The first patient had come in shortly after one that morning. By five a.m., more than three hundred passengers were clamoring for Dr. P’s attention. The corridors reeked of regurgitate and other effluvia he hardly dared name. Three of the ship’s four nurses were as ill as the passengers they were trying to treat.

Dr. P. knew that, 24 hours earlier, the ship’s sous saucier, Jean Marie Berger, had complained of agonizing pains in his bloated stomach. Dr. P. had diagnosed an inflamed appendicitis in need or urgent removal and remanded the man to Freeport’s community hospital. Perhaps the diagnosis had been wrong.

Captain Roderick Stuart, made aware of the pandemonium, checked in by phone every 15 minutes.

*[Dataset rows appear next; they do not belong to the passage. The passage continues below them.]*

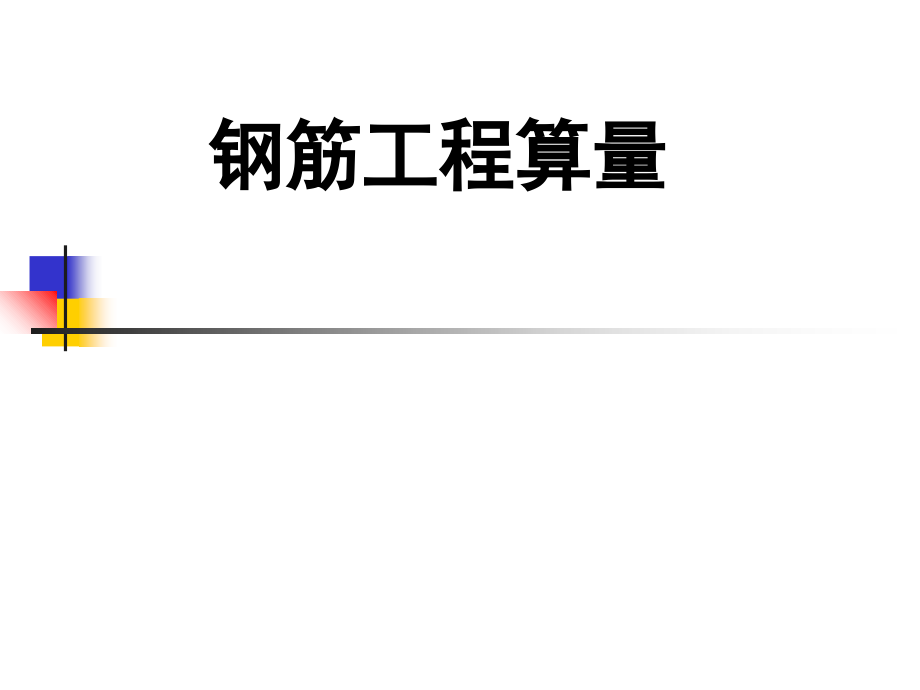 第六节-基础钢筋工程量计算.ppt_第1页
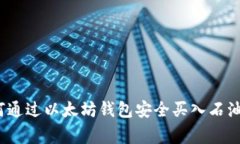专家揭秘：如何通过以太坊钱包安全买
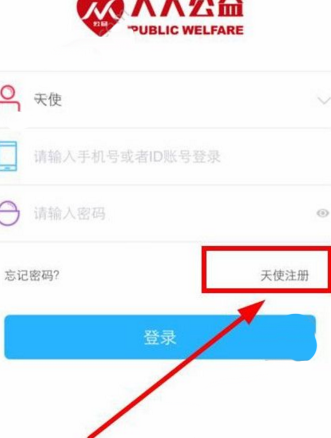 人人公益APP详细注册流程介绍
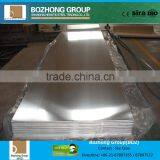 2024 Aluminium Alloy Plate thumbnail-4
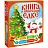Новогодний сладкий подарок Книга о елке Картон 1000 грамм, K015 Новогодний сладкий подарок Книга о елке Картон 1000 грамм, K015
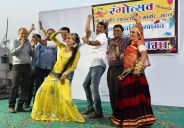 patrika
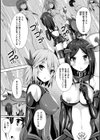 堕落のテンプテーション試し読み13ページ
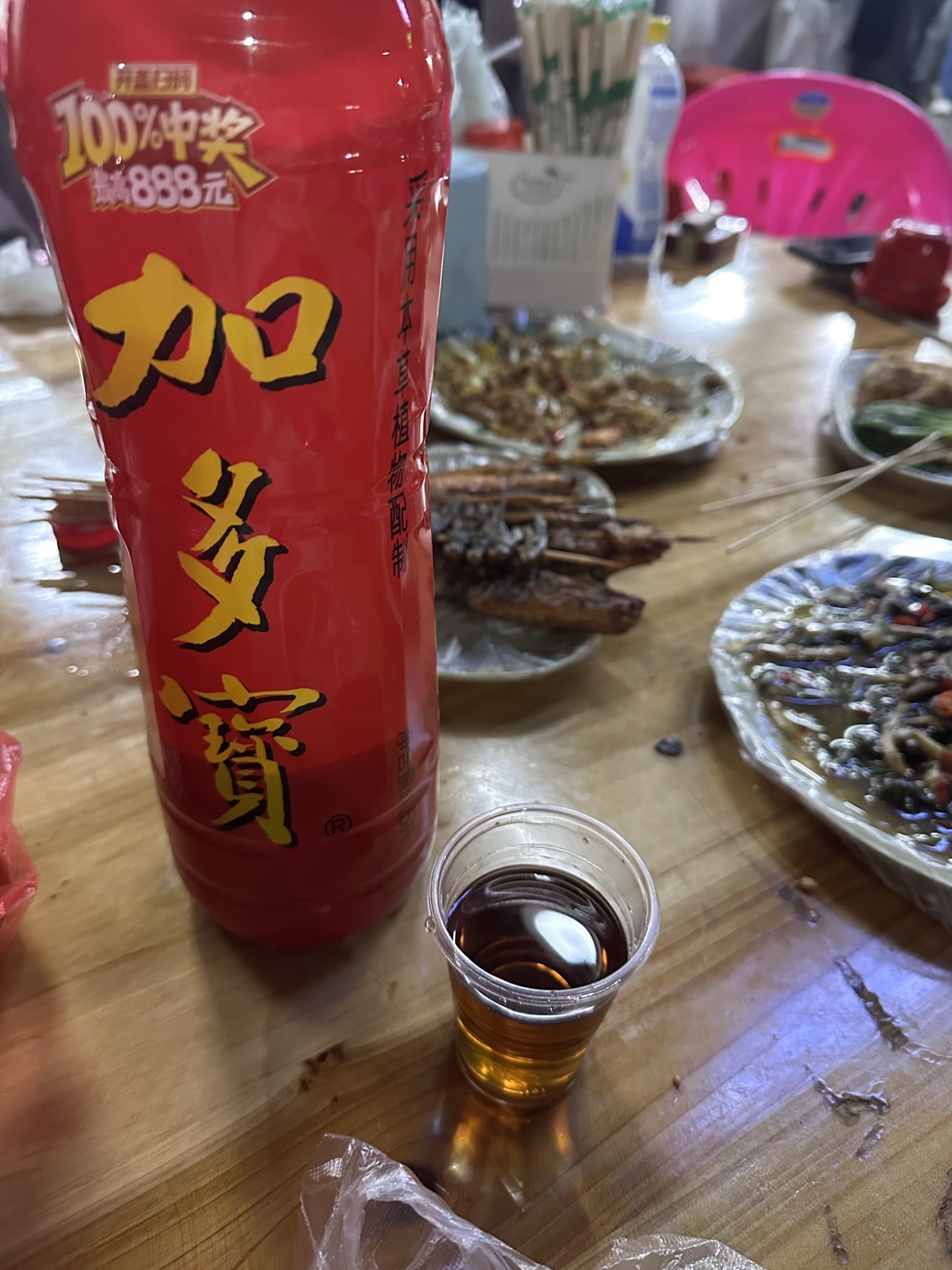 黄子洞烧烤场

As the news grew worst, he consulted his charts. By seven that morning, 417 passengers at last count were seriously ill. One elderly woman had lapsed into a coma, three tourist-class fares were vomiting blood. Few crewmembers were affected, which was a blessing. All hands not crucial to the immediate running of the ship were on clean-up detail, swinging mops and buckets throughout the four decks.

Shortly before eight, Captain Stuart, having explored all available alternatives, changed the ship’s course. They were twenty hours out of Nassau, so turning back was not an option. Even had it been possible, Freeport probably did not have enough hospital beds to treat the epidemic.

Even at maximum steam, the Isadora would not reach New York

for twenty-five hours. He consulted his charts again.

His mistress had joined him. “What does Dr. P. say?”

“Food poisoning, almost certainly. Perhaps botulism. Two more passengers are in a coma. ” He massaged his eyes. “Nothing like this has ever happened.”

She stood behind him, rubbed his back. He was standing erect at the chart table and she thought she could feel a slight tremor beneath her fingers.

“A Coast Guard helicopter is on its way to ferry the coma cases out, and the cutter Seawitch is on its way with half a dozen doctors. There aren’t enough helicopters to take everybody. “

She kneaded his shoulders, the muscles unforgiving as stones.

Captain Stuart said, “Baltimore. It has to be Baltimore.”